*PROVIDED PASSAGE*
## start

Keep Running – Monitoring your Exchange Servers to Prevent and Troubleshoot Common Issues

It’s just email… Almost every Exchange administrator has heard those words said before. But what happens when email is down or running slow? What do you do to keep running? When a system goes down, it would appear to be as the world has completely ended. In today’s world email is the main form of communication for the majority of businesses. Without email there is loss of productivity which could lead to dollars lost, which in the end is not good.

The key to keeping a healthy Exchange environment, to reduce those outages, keep running, or poor user experiences is daily active monitoring. You want to monitor your active exchange servers and its surrounding infrastructure. Simply turning on monitoring will not get you very far. First question you should ask yourself is “What do I need to monitor?”

There are numerous monitoring solutions for Exchange, some are available for free and some you need to pay for. When you know exactly what are you need to monitor this will help decide on what type of monitoring solution you need.

## end

*LISTED RECORDS*
## start

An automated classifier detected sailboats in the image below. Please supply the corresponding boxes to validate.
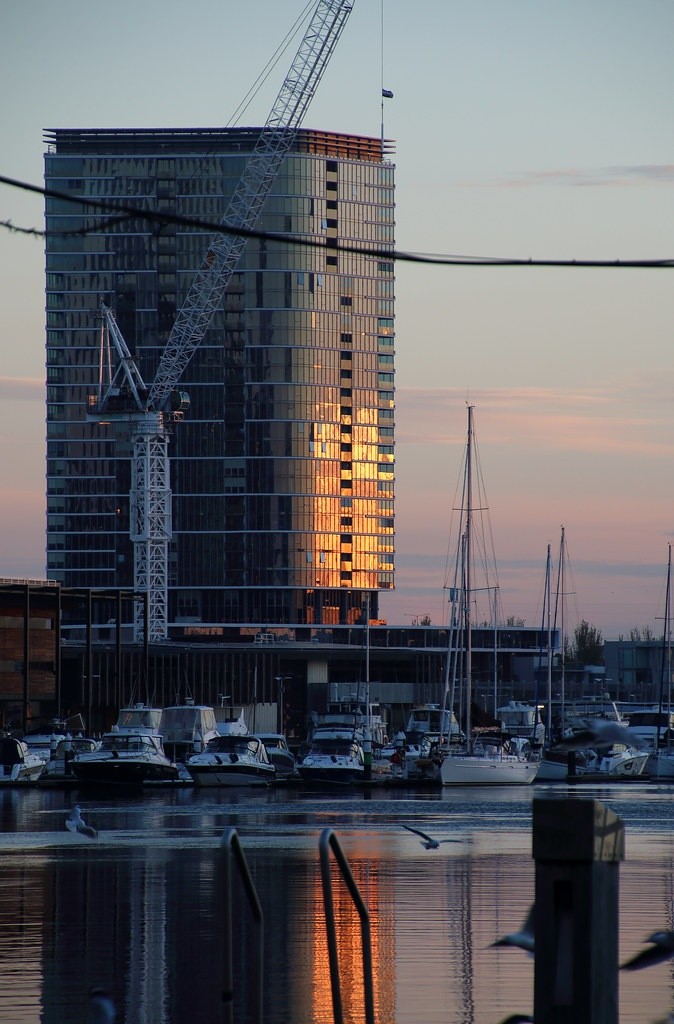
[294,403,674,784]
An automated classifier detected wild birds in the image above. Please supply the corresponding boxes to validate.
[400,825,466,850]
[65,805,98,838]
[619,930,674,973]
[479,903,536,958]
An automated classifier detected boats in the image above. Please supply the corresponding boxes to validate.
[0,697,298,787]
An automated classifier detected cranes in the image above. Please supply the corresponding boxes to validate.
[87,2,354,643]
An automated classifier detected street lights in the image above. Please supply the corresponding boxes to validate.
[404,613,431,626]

## end
## start

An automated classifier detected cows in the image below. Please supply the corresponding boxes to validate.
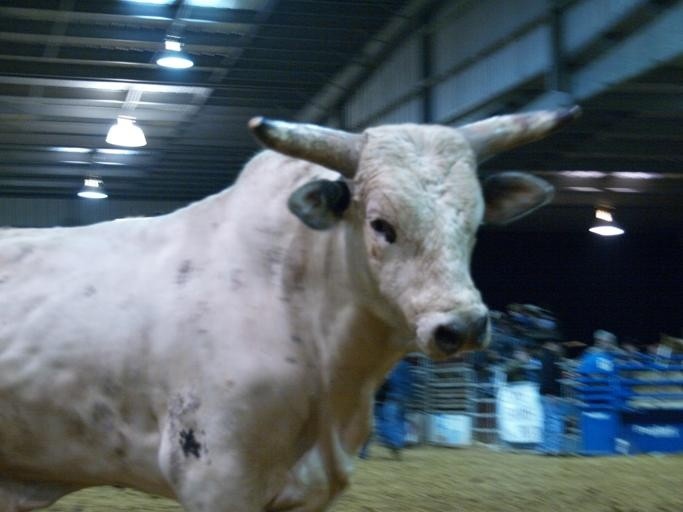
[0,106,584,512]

## end

*STATED PROBLEM A*
Write out the part of the Exchange monitoring article starting with "It’s just email…" and going on through "is not good.".
*STATED PROBLEM B*
Write what comes next in the Exchange monitoring article, picking up after its final sentence.

*TASK ANSWER A*
It’s just email… Almost every Exchange administrator has heard those words said before. But what happens when email is down or running slow? What do you do to keep running? When a system goes down, it would appear to be as the world has completely ended. In today’s world email is the main form of communication for the majority of businesses. Without email there is loss of productivity which could lead to dollars lost, which in the end is not good.

*TASK ANSWER B*
Performance Monitoring to keep running

Performance monitoring is vital because we need to know how the servers are performing to keep running. When the servers are slow that could impact the user experience. Users hate when their email is delayed. The following performance counters will help you keep an eye on any potential issues that maybe happening or trending to a issue.

Exchange server performance counters

Memory usage
- Memory\Available Mbytes (MB)
- Memory\Pages/sec
- Memory\Pool Nonpaged Bytes
- Memory\Pool Paged Bytes & Memory\Free System Page Table Entries
RPC Operations
- MSExchangeIS\RPC Averaged Latency – below 50ms
DSAccess
- MSExchangeDSAccess Domain Controllers\LDAP Read Time – below 50ms spikes no higher than 100ms
- MSExchangeDSAccess Domain Controllers\LDAP Search below 50ms spikes no higher than 100msspikes no higher than 100ms
Disk-
- Database disks
  - PhysicalDisk\Average Disk sec/Read – less than 20ms
  - PhysicalDisk\Average Disk sec/Write – less than 20ms
- Transaction Logs disk
  - PhysicalDisk\Average Disk sec/Read – less than 5ms , spikes no higher than 50
  - PhysicalDisk\Average Disk sec/Write – less than 10ms, spike no higher than 50ms
- Log buffer
  - Database\Log Record Stalls/sec – below 10 per sec no higher than 100 per sec
- Processor –
  - Processor\% Processor Time (_Total) , ideally should be less than 90%

You also want to monitor your Transport hub queues to keep running. Typical causes of transport hub queues being backed up is a mail storm. When the Transport hubs are backed up it can cause performance issues on the server and cause emails to be delayed. In addition to the queues you will should also monitor Exchange mailbox health, which includes the mailbox replication and database copy status.

Exchange Queues

Total Queue count
Total Queue length
Total Queue size
Where is the back up? What is causing it?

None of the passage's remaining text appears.